Drizzt and company run into Danica, Cadderly's wife, who had been out searching for their missing children when she stumbled across what appeared to be the death of Ivan Bouldershoulder at the Ghost King's foot. Barely escaping alive and with Jarlaxle's help, she recovers in time for them to reach the battle at Spirit Soaring.
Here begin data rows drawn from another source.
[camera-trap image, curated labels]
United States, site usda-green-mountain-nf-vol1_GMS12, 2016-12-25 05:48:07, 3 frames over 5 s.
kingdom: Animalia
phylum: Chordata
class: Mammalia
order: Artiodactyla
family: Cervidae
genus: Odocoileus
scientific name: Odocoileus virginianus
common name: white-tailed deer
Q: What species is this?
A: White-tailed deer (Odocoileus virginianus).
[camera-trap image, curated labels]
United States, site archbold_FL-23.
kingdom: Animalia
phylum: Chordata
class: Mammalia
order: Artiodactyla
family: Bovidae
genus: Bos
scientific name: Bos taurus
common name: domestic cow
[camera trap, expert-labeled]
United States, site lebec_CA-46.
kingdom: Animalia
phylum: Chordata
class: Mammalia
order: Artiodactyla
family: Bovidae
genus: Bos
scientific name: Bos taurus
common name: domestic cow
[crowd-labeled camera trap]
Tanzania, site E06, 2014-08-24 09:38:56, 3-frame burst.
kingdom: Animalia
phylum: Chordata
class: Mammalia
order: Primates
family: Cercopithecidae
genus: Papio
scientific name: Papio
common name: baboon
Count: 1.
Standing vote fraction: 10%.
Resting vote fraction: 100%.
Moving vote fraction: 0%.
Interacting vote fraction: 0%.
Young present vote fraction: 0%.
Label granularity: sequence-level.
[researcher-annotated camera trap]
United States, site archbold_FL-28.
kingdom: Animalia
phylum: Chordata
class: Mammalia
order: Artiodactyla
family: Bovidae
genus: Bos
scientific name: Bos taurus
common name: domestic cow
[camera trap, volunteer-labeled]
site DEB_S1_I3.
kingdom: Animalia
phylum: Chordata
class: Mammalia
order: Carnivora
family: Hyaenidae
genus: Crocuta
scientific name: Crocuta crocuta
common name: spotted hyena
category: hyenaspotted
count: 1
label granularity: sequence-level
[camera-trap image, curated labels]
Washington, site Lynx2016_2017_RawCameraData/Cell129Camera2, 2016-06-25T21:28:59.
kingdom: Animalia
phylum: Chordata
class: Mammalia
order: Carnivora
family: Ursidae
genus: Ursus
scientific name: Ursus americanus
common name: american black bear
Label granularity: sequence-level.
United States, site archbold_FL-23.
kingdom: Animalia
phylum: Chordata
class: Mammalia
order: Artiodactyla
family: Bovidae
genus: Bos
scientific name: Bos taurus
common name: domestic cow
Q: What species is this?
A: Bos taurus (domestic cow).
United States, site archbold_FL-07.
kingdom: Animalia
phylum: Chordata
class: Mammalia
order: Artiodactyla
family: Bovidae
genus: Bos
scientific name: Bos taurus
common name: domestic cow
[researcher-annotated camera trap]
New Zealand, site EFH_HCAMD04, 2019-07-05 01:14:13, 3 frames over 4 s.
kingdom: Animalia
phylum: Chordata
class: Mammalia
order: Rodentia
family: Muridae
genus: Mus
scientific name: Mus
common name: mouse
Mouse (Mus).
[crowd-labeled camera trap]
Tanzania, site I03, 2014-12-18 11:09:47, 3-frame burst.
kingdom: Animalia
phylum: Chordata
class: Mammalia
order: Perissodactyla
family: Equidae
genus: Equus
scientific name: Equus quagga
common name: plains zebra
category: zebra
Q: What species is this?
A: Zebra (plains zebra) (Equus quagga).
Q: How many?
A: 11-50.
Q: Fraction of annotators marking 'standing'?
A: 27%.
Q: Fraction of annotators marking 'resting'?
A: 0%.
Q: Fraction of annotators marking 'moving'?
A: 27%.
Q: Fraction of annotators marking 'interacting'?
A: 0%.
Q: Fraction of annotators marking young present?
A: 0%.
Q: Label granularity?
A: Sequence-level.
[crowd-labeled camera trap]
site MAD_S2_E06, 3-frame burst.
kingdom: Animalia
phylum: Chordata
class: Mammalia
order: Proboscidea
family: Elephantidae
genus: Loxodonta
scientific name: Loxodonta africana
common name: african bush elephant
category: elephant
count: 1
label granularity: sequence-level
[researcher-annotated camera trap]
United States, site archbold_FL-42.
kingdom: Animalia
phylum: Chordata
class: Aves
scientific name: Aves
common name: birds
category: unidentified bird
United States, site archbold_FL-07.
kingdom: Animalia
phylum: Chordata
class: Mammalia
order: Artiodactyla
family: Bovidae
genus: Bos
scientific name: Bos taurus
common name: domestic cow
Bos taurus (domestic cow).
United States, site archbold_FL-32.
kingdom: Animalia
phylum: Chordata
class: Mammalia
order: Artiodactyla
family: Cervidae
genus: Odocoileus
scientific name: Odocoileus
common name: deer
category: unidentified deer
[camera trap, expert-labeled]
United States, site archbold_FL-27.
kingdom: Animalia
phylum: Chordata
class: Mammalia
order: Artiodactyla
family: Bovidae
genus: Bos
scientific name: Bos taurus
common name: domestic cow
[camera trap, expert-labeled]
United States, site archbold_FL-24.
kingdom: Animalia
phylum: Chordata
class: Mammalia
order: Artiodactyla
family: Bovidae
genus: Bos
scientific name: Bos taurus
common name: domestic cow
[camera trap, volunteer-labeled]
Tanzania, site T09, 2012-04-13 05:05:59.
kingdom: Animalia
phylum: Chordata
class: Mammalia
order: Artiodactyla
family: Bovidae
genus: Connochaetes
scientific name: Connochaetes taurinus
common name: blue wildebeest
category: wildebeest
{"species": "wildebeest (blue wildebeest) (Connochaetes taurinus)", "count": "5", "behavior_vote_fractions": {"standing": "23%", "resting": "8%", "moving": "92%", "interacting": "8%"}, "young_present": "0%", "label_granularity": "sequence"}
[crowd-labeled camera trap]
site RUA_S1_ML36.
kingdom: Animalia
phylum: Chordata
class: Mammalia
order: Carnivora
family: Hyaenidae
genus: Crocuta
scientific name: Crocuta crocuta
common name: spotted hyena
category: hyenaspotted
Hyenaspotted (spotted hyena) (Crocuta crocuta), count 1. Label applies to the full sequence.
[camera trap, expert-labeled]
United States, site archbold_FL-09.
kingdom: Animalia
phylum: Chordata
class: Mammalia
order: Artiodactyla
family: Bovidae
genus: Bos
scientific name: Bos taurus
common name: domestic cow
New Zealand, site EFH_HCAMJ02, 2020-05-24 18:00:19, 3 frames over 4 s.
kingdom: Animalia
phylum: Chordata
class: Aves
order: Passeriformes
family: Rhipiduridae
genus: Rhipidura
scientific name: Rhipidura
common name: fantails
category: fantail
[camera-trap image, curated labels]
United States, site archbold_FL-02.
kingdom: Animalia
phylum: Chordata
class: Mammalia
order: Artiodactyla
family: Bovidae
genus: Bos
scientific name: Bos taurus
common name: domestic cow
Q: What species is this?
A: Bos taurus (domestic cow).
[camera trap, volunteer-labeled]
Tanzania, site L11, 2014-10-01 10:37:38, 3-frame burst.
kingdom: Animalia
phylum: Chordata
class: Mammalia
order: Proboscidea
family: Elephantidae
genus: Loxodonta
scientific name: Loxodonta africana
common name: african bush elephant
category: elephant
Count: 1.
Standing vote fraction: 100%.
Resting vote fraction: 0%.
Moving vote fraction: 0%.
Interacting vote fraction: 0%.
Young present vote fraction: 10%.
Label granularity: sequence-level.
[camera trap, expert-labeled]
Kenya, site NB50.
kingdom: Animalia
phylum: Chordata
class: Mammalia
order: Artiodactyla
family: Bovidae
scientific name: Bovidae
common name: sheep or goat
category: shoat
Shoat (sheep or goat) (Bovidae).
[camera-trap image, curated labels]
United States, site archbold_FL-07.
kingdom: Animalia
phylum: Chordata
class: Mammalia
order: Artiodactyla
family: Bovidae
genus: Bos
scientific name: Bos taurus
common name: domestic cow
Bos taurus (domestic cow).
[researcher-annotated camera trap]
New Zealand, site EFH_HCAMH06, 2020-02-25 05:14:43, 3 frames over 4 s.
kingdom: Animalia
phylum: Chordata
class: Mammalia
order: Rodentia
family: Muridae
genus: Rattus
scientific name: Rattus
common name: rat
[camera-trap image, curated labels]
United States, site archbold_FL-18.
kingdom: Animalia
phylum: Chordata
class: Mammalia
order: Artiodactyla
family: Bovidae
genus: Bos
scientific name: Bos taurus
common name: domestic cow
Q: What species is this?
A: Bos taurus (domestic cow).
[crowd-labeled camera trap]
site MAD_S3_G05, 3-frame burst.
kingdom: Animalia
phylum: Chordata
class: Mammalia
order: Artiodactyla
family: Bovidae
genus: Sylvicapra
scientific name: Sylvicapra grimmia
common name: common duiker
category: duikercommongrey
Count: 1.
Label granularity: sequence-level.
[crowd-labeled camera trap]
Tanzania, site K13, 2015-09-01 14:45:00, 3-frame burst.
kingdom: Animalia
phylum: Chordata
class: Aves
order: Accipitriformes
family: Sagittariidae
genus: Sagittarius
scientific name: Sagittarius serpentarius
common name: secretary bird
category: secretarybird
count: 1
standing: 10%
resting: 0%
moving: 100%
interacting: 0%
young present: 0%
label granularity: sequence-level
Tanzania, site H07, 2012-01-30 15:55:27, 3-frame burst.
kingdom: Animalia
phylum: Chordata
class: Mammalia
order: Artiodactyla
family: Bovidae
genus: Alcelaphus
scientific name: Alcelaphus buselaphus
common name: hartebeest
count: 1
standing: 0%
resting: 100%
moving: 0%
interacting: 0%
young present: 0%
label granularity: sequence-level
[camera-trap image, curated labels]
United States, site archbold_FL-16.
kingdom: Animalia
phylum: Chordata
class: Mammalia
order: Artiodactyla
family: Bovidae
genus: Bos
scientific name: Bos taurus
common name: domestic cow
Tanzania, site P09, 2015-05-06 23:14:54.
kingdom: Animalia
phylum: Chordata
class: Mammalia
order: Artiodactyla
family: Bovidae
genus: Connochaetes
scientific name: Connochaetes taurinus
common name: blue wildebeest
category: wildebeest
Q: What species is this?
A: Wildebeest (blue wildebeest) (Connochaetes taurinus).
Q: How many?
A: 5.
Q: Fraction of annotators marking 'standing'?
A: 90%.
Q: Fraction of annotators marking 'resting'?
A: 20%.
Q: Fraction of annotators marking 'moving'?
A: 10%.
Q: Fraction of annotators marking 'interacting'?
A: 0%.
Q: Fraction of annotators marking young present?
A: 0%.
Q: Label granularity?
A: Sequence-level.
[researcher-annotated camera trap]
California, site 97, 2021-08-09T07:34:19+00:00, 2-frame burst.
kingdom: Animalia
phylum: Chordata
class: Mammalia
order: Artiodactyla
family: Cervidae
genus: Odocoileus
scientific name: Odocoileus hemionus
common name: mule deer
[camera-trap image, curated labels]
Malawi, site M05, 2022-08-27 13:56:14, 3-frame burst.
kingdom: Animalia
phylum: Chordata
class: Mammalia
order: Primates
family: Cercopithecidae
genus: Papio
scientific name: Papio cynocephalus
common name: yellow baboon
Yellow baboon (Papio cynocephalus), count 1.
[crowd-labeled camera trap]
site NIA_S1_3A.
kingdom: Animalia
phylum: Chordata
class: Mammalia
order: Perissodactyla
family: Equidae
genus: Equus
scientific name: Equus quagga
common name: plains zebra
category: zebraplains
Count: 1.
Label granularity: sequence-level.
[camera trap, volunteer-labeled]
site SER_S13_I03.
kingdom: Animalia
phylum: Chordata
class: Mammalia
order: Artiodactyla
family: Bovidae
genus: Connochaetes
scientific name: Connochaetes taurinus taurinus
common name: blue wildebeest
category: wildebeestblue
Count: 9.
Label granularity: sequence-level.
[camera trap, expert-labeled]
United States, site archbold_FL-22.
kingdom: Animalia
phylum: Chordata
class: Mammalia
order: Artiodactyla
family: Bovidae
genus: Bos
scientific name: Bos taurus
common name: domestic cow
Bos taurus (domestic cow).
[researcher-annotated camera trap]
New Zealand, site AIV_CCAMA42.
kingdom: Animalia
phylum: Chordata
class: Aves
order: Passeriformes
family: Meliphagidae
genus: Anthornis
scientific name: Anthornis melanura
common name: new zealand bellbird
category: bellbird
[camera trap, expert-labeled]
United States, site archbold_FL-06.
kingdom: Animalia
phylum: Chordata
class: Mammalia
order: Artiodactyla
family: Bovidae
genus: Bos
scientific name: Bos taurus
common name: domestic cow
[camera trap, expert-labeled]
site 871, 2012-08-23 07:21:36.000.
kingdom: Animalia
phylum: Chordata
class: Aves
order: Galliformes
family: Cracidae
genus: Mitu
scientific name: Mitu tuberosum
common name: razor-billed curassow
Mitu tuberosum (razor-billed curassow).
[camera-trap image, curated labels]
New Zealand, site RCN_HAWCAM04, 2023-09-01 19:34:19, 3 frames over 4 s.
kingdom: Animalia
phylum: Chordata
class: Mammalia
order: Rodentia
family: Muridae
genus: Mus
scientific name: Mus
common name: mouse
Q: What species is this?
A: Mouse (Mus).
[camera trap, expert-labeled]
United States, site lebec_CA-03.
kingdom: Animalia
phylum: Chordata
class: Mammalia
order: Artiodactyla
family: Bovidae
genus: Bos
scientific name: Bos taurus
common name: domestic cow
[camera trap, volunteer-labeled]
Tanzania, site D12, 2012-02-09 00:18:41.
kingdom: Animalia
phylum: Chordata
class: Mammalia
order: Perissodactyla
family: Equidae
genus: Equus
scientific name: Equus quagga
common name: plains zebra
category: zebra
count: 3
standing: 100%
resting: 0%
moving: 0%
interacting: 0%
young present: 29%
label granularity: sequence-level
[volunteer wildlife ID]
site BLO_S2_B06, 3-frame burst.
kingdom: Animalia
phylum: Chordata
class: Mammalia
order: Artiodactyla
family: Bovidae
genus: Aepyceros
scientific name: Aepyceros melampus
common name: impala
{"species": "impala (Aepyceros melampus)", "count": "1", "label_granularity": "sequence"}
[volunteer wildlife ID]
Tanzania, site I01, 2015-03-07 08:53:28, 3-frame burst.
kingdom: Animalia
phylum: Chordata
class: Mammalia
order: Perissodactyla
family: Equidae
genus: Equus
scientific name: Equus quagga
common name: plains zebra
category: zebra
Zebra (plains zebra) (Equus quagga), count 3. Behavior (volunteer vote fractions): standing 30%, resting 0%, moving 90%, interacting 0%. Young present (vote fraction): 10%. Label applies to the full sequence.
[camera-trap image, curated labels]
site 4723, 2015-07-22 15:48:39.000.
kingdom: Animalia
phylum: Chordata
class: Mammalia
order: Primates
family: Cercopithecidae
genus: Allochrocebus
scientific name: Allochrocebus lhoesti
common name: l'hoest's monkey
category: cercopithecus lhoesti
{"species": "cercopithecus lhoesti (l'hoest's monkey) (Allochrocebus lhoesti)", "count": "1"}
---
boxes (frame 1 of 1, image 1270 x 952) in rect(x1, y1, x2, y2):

They attempt to press through with the unconscious Catti-brie on a wagon but not even a fierce charge by the dwarven heroes followed by the speed of the drow could break through the unstoppable tide. Seeing his wife and some friends in danger, his need to act called out and something answered. Reciting off unknown spells, he creates a flying horse and carriage out of a cloud and rides down to rescue the fighters below displaying godlike power in the form of potent and great unknown spells.

The Ghost King is defeated but escapes to the Shadowfell, where he recovers rapidly. He returns and is defeated a second time, disappearing to the Shadowfell again. Cadderly uses Catti-brie as a conduit to enter the Shadowfell to finish off the Ghost King. In the end, Cadderly defeats the Ghost King at the cost of his life and becomes the new Ghost King, forever reinforcing and guarding the ward containing the rift left by the old Ghost King. The rift is in the shattered remains of Spirit Soaring. Catti-brie is allowed one last night with Drizzt, before she and Regis both die from the Spellplague and are taken by Mielikki as a reward partly to Drizzt. The goddess puts them into a pocket paradise plane for all time.

==Reception==
The Ghost King reached 11 on The New York Times bestseller list on October 25, 2009.